Copyright © 2012 Rocky Bernstein
CD Text provides a way to give disk and track information in an audio CD. This information is used, for example, in CD players to provide information about the audio CD.
This document describes the information available in CD Text, and how to decode and encode it.
1. Encoding and Decoding CD Text | ||
2. Higher-Level Encoding | ||
Acknowlegement | ||
List of Tables | ||
References |
[ < ] | [ > ] | [ << ] | [ Up ] | [ >> ] | [Top] | [Contents] | [Index] | [ ? ] |
[ < ] | [ > ] | [ << ] | [ Up ] | [ >> ] | [Top] | [Contents] | [Index] | [ ? ] |
CD Text information is grouped into blocks, each one in a particular language. Up to 8 languages (or blocks) can be stored.
Within a block, there are 13 categories of information, called Pack Types.
The CD Text categories are identified by a single-byte code. See table:categories.
0x80: Title 0x81: Performers 0x82: Songwriters 0x83: Composers 0x84: Arrangers 0x85: Message Area 0x86: Disc Identification (in text and binary) 0x87: Genre Identification (in text and binary) 0x88: Table of Contents (in binary) 0x89: Second Table of Contents (in binary) 0x8d: Closed Information 0x8e: UPC/EAN code of the album and ISRC code of each track 0x8f: Block Size Information (binary) |
Table 1.1: CD Text Categories
Additional notes regarding Pack Types:
The total size of a block’s attribute set is restricted by the fact that it has to be stored in at most 253 records with 12 bytes of payload. These records are called Text Packs described in the next section. Since information such as the Disc and Genre Identification is often the same across mutiple tracks, a compact way to repeat identical information is provided.

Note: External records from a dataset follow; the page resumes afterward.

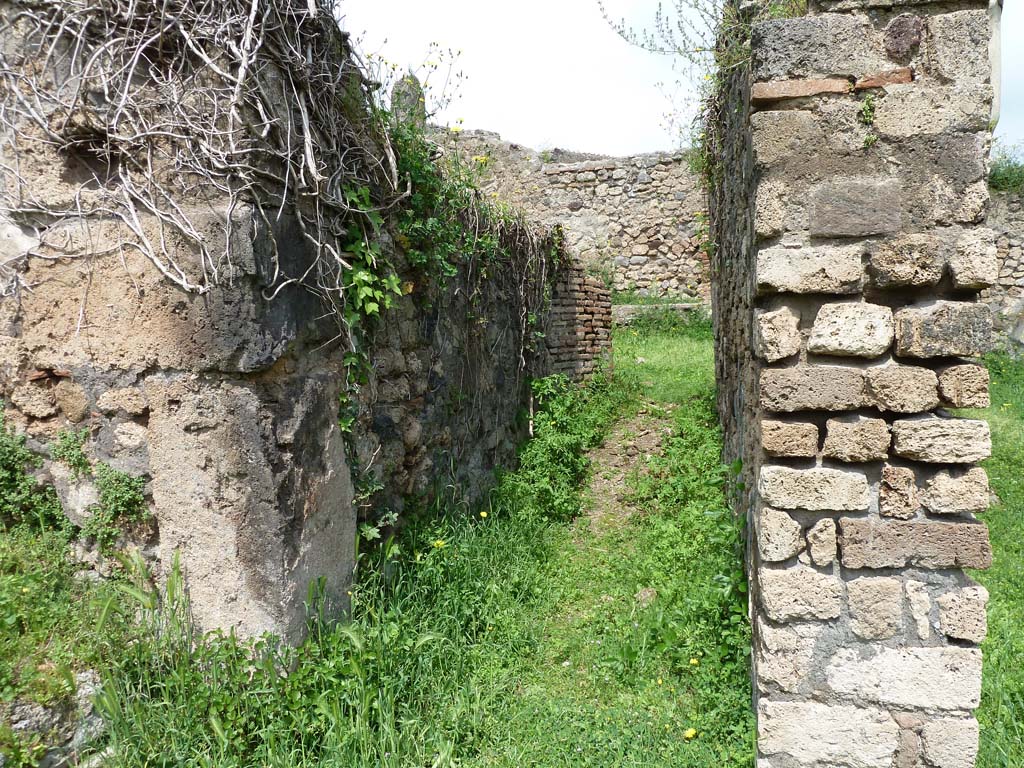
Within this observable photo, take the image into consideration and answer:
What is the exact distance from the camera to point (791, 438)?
2217 millimetres

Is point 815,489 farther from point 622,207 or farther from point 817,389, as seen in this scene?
point 622,207

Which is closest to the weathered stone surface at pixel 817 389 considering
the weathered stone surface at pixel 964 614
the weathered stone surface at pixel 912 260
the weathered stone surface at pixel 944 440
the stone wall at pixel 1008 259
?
the weathered stone surface at pixel 944 440

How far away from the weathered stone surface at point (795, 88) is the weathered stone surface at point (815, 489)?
1275 millimetres

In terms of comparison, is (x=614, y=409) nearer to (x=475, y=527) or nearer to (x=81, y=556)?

[ < ] | [ > ] | [ << ] | [ Up ] | [ >> ] | [Top] | [Contents] | [Index] | [ ? ] |
Packs are stored in CD in the sub-channel of the Lead-in of the disc. The file ‘doc/cookbook.txt’ of the libburnia distribution describes how to write the CD Text pack array to CD, and how to read CD Text packs from CD. If you are just interested in a more high-level access CD Text information without having to understand the internal structure, you can use libcdio’s CD Text API for getting and setting fields.
The format is explained in part in Annex J of (MMC-3), and in part by Sony’s documentation cdtext.zip.
Each pack consists of a 4-byte header, 12 bytes of payload, and 2 bytes of CRC.
The first byte of each pack contains the pack type. See table:categories for a list of pack types.
The second byte often gives the track number of the pack. However, a zero track value indicates that the information pertains to the whole album. Higher numbers are valid for track-oriented packs (types 0x80 to 0x85, and 0x8e). In these pack types, there should be one text pack for the disc and one for each track. With TOC packs (types 0x88 and 0x89), the second byte is a track number too. With type 0x8f, the second byte counts the record parts from 0 to 2.
The third byte is a sequential counter.
The fourth byte is the Block Number and Character Position Indicator. It consists of three bit fields:
Character position. Either the number of characters which the current text inherited from the previous pack, or 15 if the current text started before the previous pack.
Block Number (groups text packs in language blocks)
Is 0 if single byte characters, 1 if double-byte characters.
The 12 payload bytes contain pieces of zero terminated data. When double-byte text is used the zero is a double byte, otherwise it is a single ASCII NUL.
A text may span over several packs. Unused characters in a pack are used for the next text of the same pack type. If no text of the same type follows, then the remaining text bytes are set to 0.
The CRC algorithm uses divisor 0x11021. The resulting 16-bit residue of the polynomial division is inverted (xor-ed with 0xffff) and written as Big-endian number in bytes 16 and 17 of the pack.
The text packs are grouped in up to 8 blocks of at most 256 packs. Each block pertains to one language. Sequence numbers of each block are counted separately. All packs of block 0 come before the packs of block 1.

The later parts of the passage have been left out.